Acórdão nº 10080/15.9T8STB-B.E1 de Tribunal da Relação de Évora, 28 de Janeiro de 2021

Magistrado ResponsávelANA MARGARIDA CARVALHO PINHEIRO LEITE
Data da Resolução28 de Janeiro de 2021
EmissorTribunal da Relação de Évora

Acordam na 1.ª Secção Cível do Tribunal da Relação de Évora: 1.

Relatório Por apenso à ação executiva para pagamento de quantia certa movida por Banco …, SA contra P…, no âmbito da qual foi penhorado o salário auferido pelo executado e veio posteriormente a ser demandada, ao abrigo do disposto no artigo 777.º, n.º 3, do Código de Processo Civil, a respetiva entidade patronal, K…, Unipessoal, Lda.

, tendo sido penhorado o saldo de depósito bancário da titularidade da mesma, deduziu esta executada os presentes embargos, nos quais cumula a oposição à execução e a oposição à penhora, pedindo: a) se julgue improcedente a execução, por inexistência de título executivo; b) se ordene o levantamento da penhora do saldo bancário; c) subsidiariamente, se determine a redução da penhora ao valor dos concretos montantes a descontar no salário do primitivo executado.

Recebida a oposição à execução e à penhora, a embargada contestou, pugnando pela respetiva improcedência.

Foi realizada tentativa de conciliação, após o que se comunicou que o estado do processo permite conhecer do mérito da causa, tendo sido concedido contraditório às partes para se pronunciarem, querendo, quanto à realização ou dispensa da audiência prévia, bem como para fazerem uso por escrito da faculdade prevista no artigo 591.º, n.º 1, al. b), do Código de Processo Civil.

Por decisão de 25-03-2020, proferiu-se despacho saneador, discriminou-se os factos considerados provados e conheceu-se do mérito da causa, tendo a oposição à execução sido julgada improcedente e a oposição à penhora parcialmente procedente, decidindo-se o seguinte: Por tudo o que vem de ser exposto: - julgo os presentes embargos improcedentes; - julgo parcialmente procedente o incidente de oposição à penhora e, consequentemente, determino o levantamento da penhora na medida em que o valor do saldo bancário exceda o montante necessário para pagamento do valor correspondente ao total dos descontos que deviam ter sido efetuados ao longo dos vários meses, das custas e dos encargos do processo.

Custas dos embargos pela executada.

Custas do incidente de oposição à penhora pela oponente e pela exequente na proporção dos respetivos decaimentos.

Notifique.

Inconformada, a embargante interpôs recurso desta decisão, pugnando para que seja revogada e formulando as seguintes conclusões: «1.

# Instruções
1/ Segundo o excerto, em que data foi proferido o despacho saneador?
2/ Traduza para inglês esta frase do excerto: «Recebida a oposição à execução e à penhora, a embargada contestou, pugnando pela respetiva improcedência.»
3/ Transcreva do excerto o trecho entre "Magistrado ResponsávelANA MARGARIDA" e "de Évora: 1.", inclusive.

# Amostra de dados
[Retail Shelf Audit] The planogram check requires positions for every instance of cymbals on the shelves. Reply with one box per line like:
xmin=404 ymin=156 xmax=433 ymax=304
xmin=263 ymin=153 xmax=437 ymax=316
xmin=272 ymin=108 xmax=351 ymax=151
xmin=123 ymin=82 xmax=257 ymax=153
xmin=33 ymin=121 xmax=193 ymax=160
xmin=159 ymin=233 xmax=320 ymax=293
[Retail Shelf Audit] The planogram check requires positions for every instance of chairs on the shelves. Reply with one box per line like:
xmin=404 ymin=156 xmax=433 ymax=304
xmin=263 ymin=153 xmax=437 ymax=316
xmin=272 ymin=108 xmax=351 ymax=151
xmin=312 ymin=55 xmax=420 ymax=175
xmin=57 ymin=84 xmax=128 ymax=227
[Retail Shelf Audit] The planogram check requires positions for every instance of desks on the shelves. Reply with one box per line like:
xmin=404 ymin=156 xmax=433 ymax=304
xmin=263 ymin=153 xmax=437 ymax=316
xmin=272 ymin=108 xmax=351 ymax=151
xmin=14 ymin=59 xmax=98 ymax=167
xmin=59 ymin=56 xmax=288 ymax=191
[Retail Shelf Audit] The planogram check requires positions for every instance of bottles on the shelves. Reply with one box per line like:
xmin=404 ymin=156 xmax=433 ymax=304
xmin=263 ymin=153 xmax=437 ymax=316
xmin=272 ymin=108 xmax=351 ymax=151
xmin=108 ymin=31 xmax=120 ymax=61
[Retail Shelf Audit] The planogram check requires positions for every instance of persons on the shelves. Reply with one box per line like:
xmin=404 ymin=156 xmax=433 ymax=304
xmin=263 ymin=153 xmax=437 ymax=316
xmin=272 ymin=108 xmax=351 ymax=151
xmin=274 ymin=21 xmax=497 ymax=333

# Respostas aos exercícios
1/ Em 25-03-2020.

2/ Once the opposition to the enforcement and to the attachment had been received, the respondent contested it, arguing that it should be dismissed.

3/
Magistrado ResponsávelANA MARGARIDA CARVALHO PINHEIRO LEITE
Data da Resolução28 de Janeiro de 2021
EmissorTribunal da Relação de Évora

Acordam na 1.ª Secção Cível do Tribunal da Relação de Évora: 1.